Un management qui place le collaborateur au cœur de l’entreprise
La condition sine qua none d’une bonne gestion des compétences ? Bien connaître ses collaborateurs. Savoir évaluer leur potentiel, leur performance, leur degré de satisfaction afin d’adapter au mieux leurs compétences et aspirations aux besoins de l’entreprise.
Dans cette optique, le manager direct joue un rôle clé et peut mettre en place quelques pratiques simples : échanger, en équipe, sur les compétences manquantes pour remplir les objectifs fixés, puis déterminer individuellement avec chaque collaborateur la compétence qu’il souhaiterait développer. Le manager peut ensuite instaurer un plan d’action adapté – travail en binôme avec un collaborateur d’une autre équipe maîtrisant bien la compétence en question, ou un plan de formation.
De nombreuses idées adaptables et peu chronophages peuvent aussi venir de sa propre équipe, pourvu qu’elle ait la liberté de partager son opinion et qu’elle ait envie de coconstruire cette dynamique avec la hiérarchie.
La priorité est au management de la performance
Certaines entreprises remettent en question les process classiques et revoient totalement leur approche de l’évaluation des collaborateurs pour améliorer l’engagement de leurs équipes. L’enseigne américaine de vêtements GAP (800 collaborateurs) a ainsi mis en place des évaluations trimestrielles, sur la base des objectifs que se fixe chaque salarié : ni notes, ni classements et la possibilité de reprendre contact avec son évaluateur pour un débrief informel. L’objectif est de pouvoir corriger rapidement ce qui doit l’être.

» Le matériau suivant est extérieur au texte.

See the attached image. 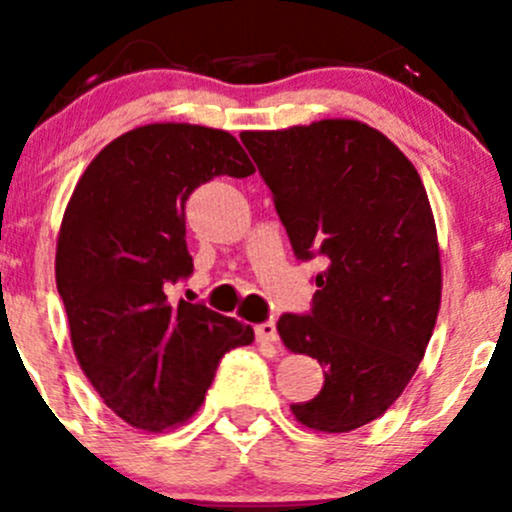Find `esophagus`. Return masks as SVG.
Listing matches in <instances>:
<instances>
[{
  "instance_id": "34e87169",
  "label": "esophagus",
  "mask_w": 512,
  "mask_h": 512,
  "mask_svg": "<svg viewBox=\"0 0 512 512\" xmlns=\"http://www.w3.org/2000/svg\"><path fill=\"white\" fill-rule=\"evenodd\" d=\"M255 334H257V342H262V344H275V342H277V327H275V322H262V324H257Z\"/></svg>"
}]
</instances>
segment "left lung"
<instances>
[{
  "mask_svg": "<svg viewBox=\"0 0 512 512\" xmlns=\"http://www.w3.org/2000/svg\"><path fill=\"white\" fill-rule=\"evenodd\" d=\"M240 138L294 255L327 262L312 312L277 322L289 352L327 369L322 391L292 414L314 431H354L399 399L436 327L441 252L421 175L384 133L352 118Z\"/></svg>",
  "mask_w": 512,
  "mask_h": 512,
  "instance_id": "left-lung-1",
  "label": "left lung"
}]
</instances>
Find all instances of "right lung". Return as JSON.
Listing matches in <instances>:
<instances>
[{"mask_svg": "<svg viewBox=\"0 0 512 512\" xmlns=\"http://www.w3.org/2000/svg\"><path fill=\"white\" fill-rule=\"evenodd\" d=\"M252 173L227 131L151 123L108 143L76 183L56 240V289L86 379L133 428L188 421L220 359L255 339L247 324L165 294L193 272L190 193L215 175Z\"/></svg>", "mask_w": 512, "mask_h": 512, "instance_id": "1", "label": "right lung"}]
</instances>
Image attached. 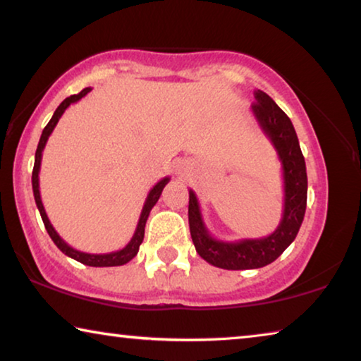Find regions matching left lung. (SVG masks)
Here are the masks:
<instances>
[{"mask_svg":"<svg viewBox=\"0 0 361 361\" xmlns=\"http://www.w3.org/2000/svg\"><path fill=\"white\" fill-rule=\"evenodd\" d=\"M256 104L251 105L261 131L269 137L279 155L283 176V212L281 224L262 238L222 241L214 238L204 224L196 192L190 190V232L197 255L209 264L227 271H243L271 264L292 245L303 222L308 195L305 157L290 118L262 90H255Z\"/></svg>","mask_w":361,"mask_h":361,"instance_id":"obj_1","label":"left lung"}]
</instances>
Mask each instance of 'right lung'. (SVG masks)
Instances as JSON below:
<instances>
[{"label":"right lung","instance_id":"obj_1","mask_svg":"<svg viewBox=\"0 0 361 361\" xmlns=\"http://www.w3.org/2000/svg\"><path fill=\"white\" fill-rule=\"evenodd\" d=\"M90 87H85L80 90L79 94L76 95H71L68 97V99H64L60 106L55 110L53 113L51 120L48 121V125L45 126V129L42 131V136H40V141H39V146H37V152H35V164H34V171H32V190H34V197H35V204L37 207H39V212L42 215V220H43V225H45L48 235H50V238L53 240V243H55L60 251H63L64 255L73 257V259H76L79 262H82L85 266H92V267H113V266H123L126 264L133 259L134 256L137 255L139 251V246H141L142 240H144V228H146V222H147V217L150 211H152V207L157 204L160 195H162L164 188L166 183L170 181V176H165V178L160 180L157 185H155L152 190L149 191V195L146 197V202H144V207L141 211V217L137 220V227H136V232H134L133 238L129 240V243L125 246V248L118 250V251H111V252H104V255H92V252H84V251H79V250H74L73 246H69L66 241H64L58 232L53 227L50 219H48V215L45 212V207H43L42 204V197H40V185H39V173H40V165H42V152L43 149L47 146V141L48 137H50V134L53 133V129L58 125V121H60V118L66 109L71 104H76L79 102L82 97L87 95L90 92Z\"/></svg>","mask_w":361,"mask_h":361}]
</instances>
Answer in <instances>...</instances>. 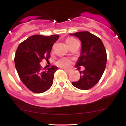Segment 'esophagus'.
Segmentation results:
<instances>
[{
  "label": "esophagus",
  "mask_w": 126,
  "mask_h": 126,
  "mask_svg": "<svg viewBox=\"0 0 126 126\" xmlns=\"http://www.w3.org/2000/svg\"><path fill=\"white\" fill-rule=\"evenodd\" d=\"M64 70H65V71H66V72H67V73H70V72H72V70H67V69H64Z\"/></svg>",
  "instance_id": "1"
}]
</instances>
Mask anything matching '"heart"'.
I'll return each mask as SVG.
<instances>
[{
	"label": "heart",
	"instance_id": "b5f03b06",
	"mask_svg": "<svg viewBox=\"0 0 126 126\" xmlns=\"http://www.w3.org/2000/svg\"><path fill=\"white\" fill-rule=\"evenodd\" d=\"M76 41V40H75L74 38H68L66 40V43L68 45V46H70V44H72L73 42ZM72 63V59L69 58H66V57H64V58L60 59L59 60L56 62V64L59 66V67L64 68V69H67V68L70 67Z\"/></svg>",
	"mask_w": 126,
	"mask_h": 126
}]
</instances>
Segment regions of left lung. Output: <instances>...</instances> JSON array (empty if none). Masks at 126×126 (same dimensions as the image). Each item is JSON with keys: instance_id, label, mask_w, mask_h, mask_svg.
Here are the masks:
<instances>
[{"instance_id": "obj_1", "label": "left lung", "mask_w": 126, "mask_h": 126, "mask_svg": "<svg viewBox=\"0 0 126 126\" xmlns=\"http://www.w3.org/2000/svg\"><path fill=\"white\" fill-rule=\"evenodd\" d=\"M70 35L77 37L82 43L76 67H85L84 70L79 72L81 75L79 80L72 83L78 89L88 90L94 86L103 75L107 63L106 50L101 39L89 32H78Z\"/></svg>"}]
</instances>
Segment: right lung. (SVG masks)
I'll list each match as a JSON object with an SVG mask.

Pour Isabelle Harlé, consultante indépendante en management, un entretien réussi “est celui d’où chacun ressort avec le sentiment qu’il n’y a pas eu d’escroquerie, de paroles mielleuses ou complaisantes. Le manager a un vrai contrat d’objectif avec son collaborateur, et le collaborateur a des repères pour travailler”.
Phytocontrol (250 collaborateurs), laboratoire d’analyses qui a recruté massivement en 2018, a décidé de repenser ses supports d’évaluation, jugés trop datés, formels et rigides. En collaboration avec Judith Castro, consultante de l’Apec, et avec les managers de l’entreprise, la DRH a développé début décembre 2018 un outil digital sous la forme d’un jeu de cartes, pour faire de l’entretien annuel un moment ludique. Ce jeu permet de bien définir les critères d’évaluation, mais aussi de mieux conserver et retrouver les résultats (demandes de formations, pistes d’amélioration, etc.). Pour Amandine Puech, DRH chez Phytocontrol, “l’objectif de l’outil est de faire monter les managers en compétences et de les responsabiliser. Le management n’est pas inné pour tout le monde et, pourtant, il faut qu’ils y prennent du plaisir. Ce nouveau mode d’entretien annuel est un bon moyen d’y parvenir !”
“Le management n’est pas inné, pourtant, tous doivent y prendre du plaisir.”
Amandine Puech, drh chez Phytocontrol
Meilleure adéquation des compétences avec les besoins de l’entreprise, meilleur calibrage des compétences et aspirations des collaborateurs avec les exigences des postes, meilleur engagement des collaborateurs, et, par conséquent, plus de bien-être en entreprise, la gestion des compétences apporte un vrai bonus à tous les niveaux. Alors à vous de jouer !
50 % des collaborateurs déclarent qu’on ne leur donne pas un feed-back satisfaisant sur les points qu’ils pourraient améliorer.
Source : Deloitte, mars 2017
95 % des salariés ne sont pas satisfaits de la méthode d’évaluation des compétences de leur entreprise.
Source : Deloitte, mars 2017
90 % des entreprises qui ont revu leur système d’évaluation de la performance ont constaté un meilleur niveau d’engagement chez leurs collaborateurs.